Thomas, Pradip Ninan (2023). Platform Regulation. Exemplars, Approaches and Solutions. Anti-trust, The Right to be Forgotten, GDPR, Privacy, The Equalisation Levy, Digital Platforms Report. Oxford: Oxford University Press, 123 pages.
By Matthias Finger
Digitalization is such a multifaceted and such a pervasive phenomenon that only a cross-disciplinary approach and culturally diverse perspectives will ultimately help us understand its essence and hopefully enable us to deal with it fully. To this end, the recent book by Pradip Ninan Thomas on Platform Regulation is a very welcome contribution. The author is a professor in the school of Communications and Arts at the University of Queensland in Brisbane, Australia. Of Indian origin, he is an expert on digitalization and its effects on Indian society and culture. As such, he brings a cultural approach to digital platforms, digitalization, and Big Tech more generally, and, what is more, an approach rooted in a non-Western culture. And this is what makes his book relevant and interesting, and which leads to the fact that his insights are sometimes a little bit disconcerting, at least for the Western reader.
This is a very short and concise book with a rather misleading title. But then book titles are generally decided by publishers, not by the author, which only confirms to me that the publisher (Oxford University Press) did not really understand what the book is about. It consists of seven chapters that (1) set the scene – chapter 1 on the reasons for regulation and chapter 2 on platform power –, (2) four chapters that describe platform regulation in the EU, the US, India and Australia, and (3) a synthesis chapter which is clearly the most interesting and the most insightful one.
But the treatment of the question is not as systematic and as logical as it seems. The insights are often more intuitive and the use of the terminology – for example the use of the word “regulation” – is not as rigorous as we are used to from lawyers and economists. Still, the book is clearly original and insightful and should be read as the look from an Indian (non-Western) cultural scholar on what platforms, digitalization and Big Tech do to society and culture. As such, it is yet another element to the puzzle of understanding what platforms do to society, East, West, North and South.

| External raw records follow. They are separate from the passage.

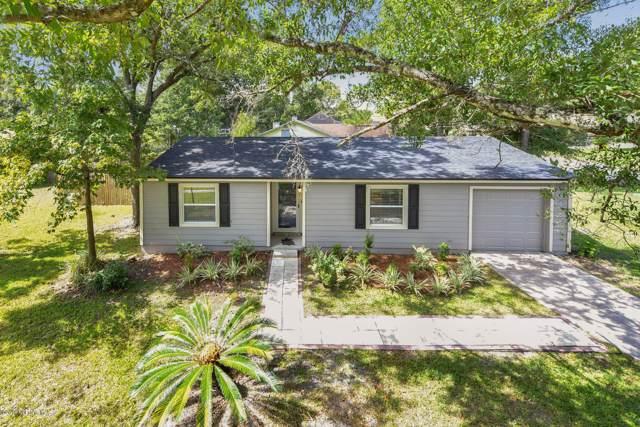 11608 Gwynford Ln, Jacksonville, FL 32223 (MLS #1019299) :: The Hanley Home Team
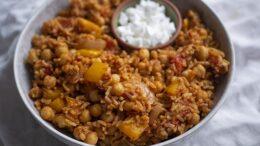 Tomatenrijst met kikkererwten – Wakker Dier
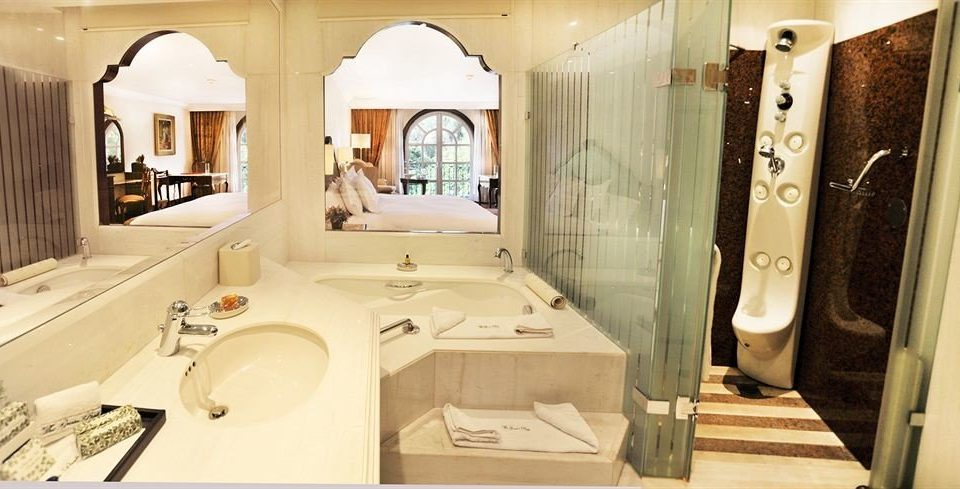 Bath City Classic bathroom property sink home toilet cottage Suite plumbing fixture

The cultural approach to digital platforms
The author’s point of departure is the by now widely shared idea that the big US platforms (GAFA – Google, Apple, Facebook and Amazon) have come to economic, social, political and even cultural power thanks to a lot of complacency from governments, especially the US government. But complacency is not limited to the US government and can also be found in developing countries, as shown by the author for the cases of India, even though these countries are targets of what the author calls “digital imperialism” (page 2) and which today has turned into a form of digital geopolitics. And this to the point that at least Facebook/Meta and Google “have become critical infrastructures of planetary dimensions” (page 4), upon which businesses, consumers, citizens, and all productive sectors of society have by now become dependent.
But this is not only the result of complacent (and maybe even actively supporting) governments; it has also cultural roots. As a matter of fact, it is also the result of “Big Tech” having been able to tap into, if not actively shape the discourse, and the increasingly worldwide belief in technology as humanity’s (only and by now only remaining) road to salvation. In this regard, it is important to remember Fred Turner’s excellent analysis of the origins and of the power of “digital utopianism”, and “technological optimism” more generally, as having its roots in Californian counterculture, [1] and more generally in mostly Christianism, especially American missionary Christianism. [2]
It is indeed interesting and relevant to place, as the author does, “platform exceptionalism” (page 17) – that is the argument that digital platforms should be beyond government intervention – within this powerful Western/American cultural tradition of technology (and today digitalization) as salvation. But platforms are exceptional not just because they are “technologies of salvation”, they furthermore should also be exempt from government intervention because they are merely neutral intermediaries and as such void of any particular political and/or commercial interest and intent. In short, platforms and Big Tech, so goes the argument, are so much aligned with the overall cultural belief in “technology as salvation” that they should not be regulated.
Regulating platforms
But, despite all of their benevolence, neutrality and active contribution to “digital salvation”, platforms, GAFAs and Big Tech, at times, generate problems which can be such that governments have no choice but to react. Indeed, “it has taken multiple platform scandals for governments to act on regulation” (page 2). Yet, as one expects from purely reactive governments, government intervention and reaction is basically inconsistent, piecemeal, lukewarm and ambiguous, given that governments are self-interested actors which sometimes can team up with platforms, not to speak about the fact that they can themselves be platformized by Big Tech, and typically share share the same religious beliefs in digital utopianism and platform exceptionalism.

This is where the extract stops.